Copy out all the records, word for word.

[Raw records]

══════════════════════════════

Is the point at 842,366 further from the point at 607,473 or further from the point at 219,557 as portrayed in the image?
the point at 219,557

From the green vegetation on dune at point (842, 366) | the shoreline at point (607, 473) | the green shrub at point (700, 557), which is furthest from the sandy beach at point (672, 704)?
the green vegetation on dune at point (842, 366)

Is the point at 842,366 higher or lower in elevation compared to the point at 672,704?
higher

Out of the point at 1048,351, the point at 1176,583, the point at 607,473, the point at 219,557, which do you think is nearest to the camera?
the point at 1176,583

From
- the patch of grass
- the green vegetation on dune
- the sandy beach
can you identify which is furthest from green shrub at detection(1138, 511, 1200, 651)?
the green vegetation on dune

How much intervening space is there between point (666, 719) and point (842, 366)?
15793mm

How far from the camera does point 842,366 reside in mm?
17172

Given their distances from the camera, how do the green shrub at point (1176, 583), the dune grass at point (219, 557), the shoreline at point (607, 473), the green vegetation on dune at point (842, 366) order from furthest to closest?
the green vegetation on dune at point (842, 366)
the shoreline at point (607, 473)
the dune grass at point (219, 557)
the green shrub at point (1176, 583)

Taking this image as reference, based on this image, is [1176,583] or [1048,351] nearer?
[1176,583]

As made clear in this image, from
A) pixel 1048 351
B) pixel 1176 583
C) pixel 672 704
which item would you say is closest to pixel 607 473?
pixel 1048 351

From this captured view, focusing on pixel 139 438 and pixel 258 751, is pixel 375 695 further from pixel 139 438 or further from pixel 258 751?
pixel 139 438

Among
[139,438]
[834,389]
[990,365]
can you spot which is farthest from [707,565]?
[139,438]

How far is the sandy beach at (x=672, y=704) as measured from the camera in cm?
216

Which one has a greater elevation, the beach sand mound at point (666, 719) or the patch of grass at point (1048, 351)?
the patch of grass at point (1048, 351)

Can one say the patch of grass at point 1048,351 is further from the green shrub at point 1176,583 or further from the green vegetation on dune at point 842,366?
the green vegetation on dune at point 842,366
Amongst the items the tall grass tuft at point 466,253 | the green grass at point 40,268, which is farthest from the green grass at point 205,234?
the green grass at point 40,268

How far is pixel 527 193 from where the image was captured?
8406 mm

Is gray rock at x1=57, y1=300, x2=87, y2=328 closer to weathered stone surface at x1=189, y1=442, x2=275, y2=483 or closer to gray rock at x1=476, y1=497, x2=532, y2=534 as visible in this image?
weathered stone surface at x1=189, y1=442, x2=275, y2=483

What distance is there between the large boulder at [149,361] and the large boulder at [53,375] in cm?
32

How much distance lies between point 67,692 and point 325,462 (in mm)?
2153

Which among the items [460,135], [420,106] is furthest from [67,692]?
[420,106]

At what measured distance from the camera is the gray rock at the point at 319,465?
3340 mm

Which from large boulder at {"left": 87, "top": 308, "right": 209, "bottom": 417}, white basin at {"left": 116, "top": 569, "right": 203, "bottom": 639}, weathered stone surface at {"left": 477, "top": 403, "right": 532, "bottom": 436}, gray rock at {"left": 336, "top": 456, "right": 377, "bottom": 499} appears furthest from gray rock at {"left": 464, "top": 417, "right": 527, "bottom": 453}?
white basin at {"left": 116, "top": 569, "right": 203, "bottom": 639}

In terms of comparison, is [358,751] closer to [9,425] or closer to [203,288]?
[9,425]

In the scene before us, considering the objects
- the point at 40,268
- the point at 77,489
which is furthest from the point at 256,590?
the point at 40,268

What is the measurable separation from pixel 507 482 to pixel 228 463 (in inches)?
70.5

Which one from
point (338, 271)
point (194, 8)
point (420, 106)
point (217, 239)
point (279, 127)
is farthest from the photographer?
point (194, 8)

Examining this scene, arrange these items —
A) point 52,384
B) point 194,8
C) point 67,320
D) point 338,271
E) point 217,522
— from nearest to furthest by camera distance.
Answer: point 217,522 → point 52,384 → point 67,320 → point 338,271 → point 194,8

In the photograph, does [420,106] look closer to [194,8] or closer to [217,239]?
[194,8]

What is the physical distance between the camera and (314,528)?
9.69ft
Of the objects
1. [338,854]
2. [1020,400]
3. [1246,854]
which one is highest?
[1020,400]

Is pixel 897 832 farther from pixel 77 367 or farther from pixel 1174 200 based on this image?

══════════════════════════════

EXERCISE RESPONSE:
Is the point at 842,366 further from the point at 607,473 or further from the point at 219,557 as portrayed in the image?
the point at 219,557

From the green vegetation on dune at point (842, 366) | the shoreline at point (607, 473) | the green shrub at point (700, 557), which is furthest from the sandy beach at point (672, 704)?
the green vegetation on dune at point (842, 366)

Is the point at 842,366 higher or lower in elevation compared to the point at 672,704?
higher

Out of the point at 1048,351, the point at 1176,583, the point at 607,473, the point at 219,557, which do you think is nearest to the camera?
the point at 1176,583

From
- the patch of grass
- the green vegetation on dune
- the sandy beach
can you identify which is furthest from green shrub at detection(1138, 511, 1200, 651)?
the green vegetation on dune

How much intervening space is there between point (666, 719) and point (842, 366)?
15793mm

How far from the camera does point 842,366 reside in mm?
17172

Given their distances from the camera, how do the green shrub at point (1176, 583), the dune grass at point (219, 557), the shoreline at point (607, 473), the green vegetation on dune at point (842, 366) order from furthest to closest?
the green vegetation on dune at point (842, 366)
the shoreline at point (607, 473)
the dune grass at point (219, 557)
the green shrub at point (1176, 583)

Taking this image as reference, based on this image, is [1176,583] or [1048,351] nearer?
[1176,583]

As made clear in this image, from
A) pixel 1048 351
B) pixel 1176 583
C) pixel 672 704
which item would you say is closest to pixel 607 473?
pixel 1048 351

From this captured view, focusing on pixel 139 438 and pixel 258 751, is pixel 375 695 further from pixel 139 438 or further from pixel 258 751?
pixel 139 438

Among
[139,438]
[834,389]
[990,365]
can you spot which is farthest from [707,565]?
[139,438]

How far is the sandy beach at (x=672, y=704) as measured from the camera in cm?
216

Which one has a greater elevation, the beach sand mound at point (666, 719) or the patch of grass at point (1048, 351)?
the patch of grass at point (1048, 351)

Can one say the patch of grass at point 1048,351 is further from the green shrub at point 1176,583 or further from the green vegetation on dune at point 842,366?
the green vegetation on dune at point 842,366
Amongst the items the tall grass tuft at point 466,253 | the green grass at point 40,268, which is farthest from the green grass at point 205,234?
the green grass at point 40,268

How far is pixel 527 193 from where the image was captured?
8406 mm

Is gray rock at x1=57, y1=300, x2=87, y2=328 closer to weathered stone surface at x1=189, y1=442, x2=275, y2=483 or closer to gray rock at x1=476, y1=497, x2=532, y2=534 as visible in this image?
weathered stone surface at x1=189, y1=442, x2=275, y2=483

What distance is there between the large boulder at [149,361] and the large boulder at [53,375] in cm?
32

How much distance lies between point 67,692 and point 325,462 (in mm)?
2153

Which among the items [460,135], [420,106] is furthest from [67,692]?
[420,106]

At what measured distance from the camera is the gray rock at the point at 319,465?
3340 mm

Which from large boulder at {"left": 87, "top": 308, "right": 209, "bottom": 417}, white basin at {"left": 116, "top": 569, "right": 203, "bottom": 639}, weathered stone surface at {"left": 477, "top": 403, "right": 532, "bottom": 436}, gray rock at {"left": 336, "top": 456, "right": 377, "bottom": 499} appears furthest from gray rock at {"left": 464, "top": 417, "right": 527, "bottom": 453}?
white basin at {"left": 116, "top": 569, "right": 203, "bottom": 639}

In terms of comparison, is [358,751] closer to [9,425] or closer to [203,288]?
[9,425]

In the scene before us, considering the objects
- the point at 40,268
- the point at 77,489
which is furthest from the point at 256,590?
the point at 40,268

What is the measurable separation from pixel 507 482 to pixel 228 463 (in inches)?
70.5

Which one from
point (338, 271)
point (194, 8)
point (420, 106)
point (217, 239)
point (279, 127)
is farthest from the photographer?
point (194, 8)

Examining this scene, arrange these items —
A) point 52,384
B) point 194,8
C) point 67,320
D) point 338,271
E) point 217,522
— from nearest to furthest by camera distance.
Answer: point 217,522 → point 52,384 → point 67,320 → point 338,271 → point 194,8

In the photograph, does [420,106] look closer to [194,8] or closer to [217,239]?
[194,8]

What is the physical distance between the camera and (314,528)?
9.69ft
Of the objects
1. [338,854]
2. [1020,400]
3. [1246,854]
which one is highest?
[1020,400]

Is pixel 897 832 farther from pixel 77 367 or farther from pixel 1174 200 based on this image?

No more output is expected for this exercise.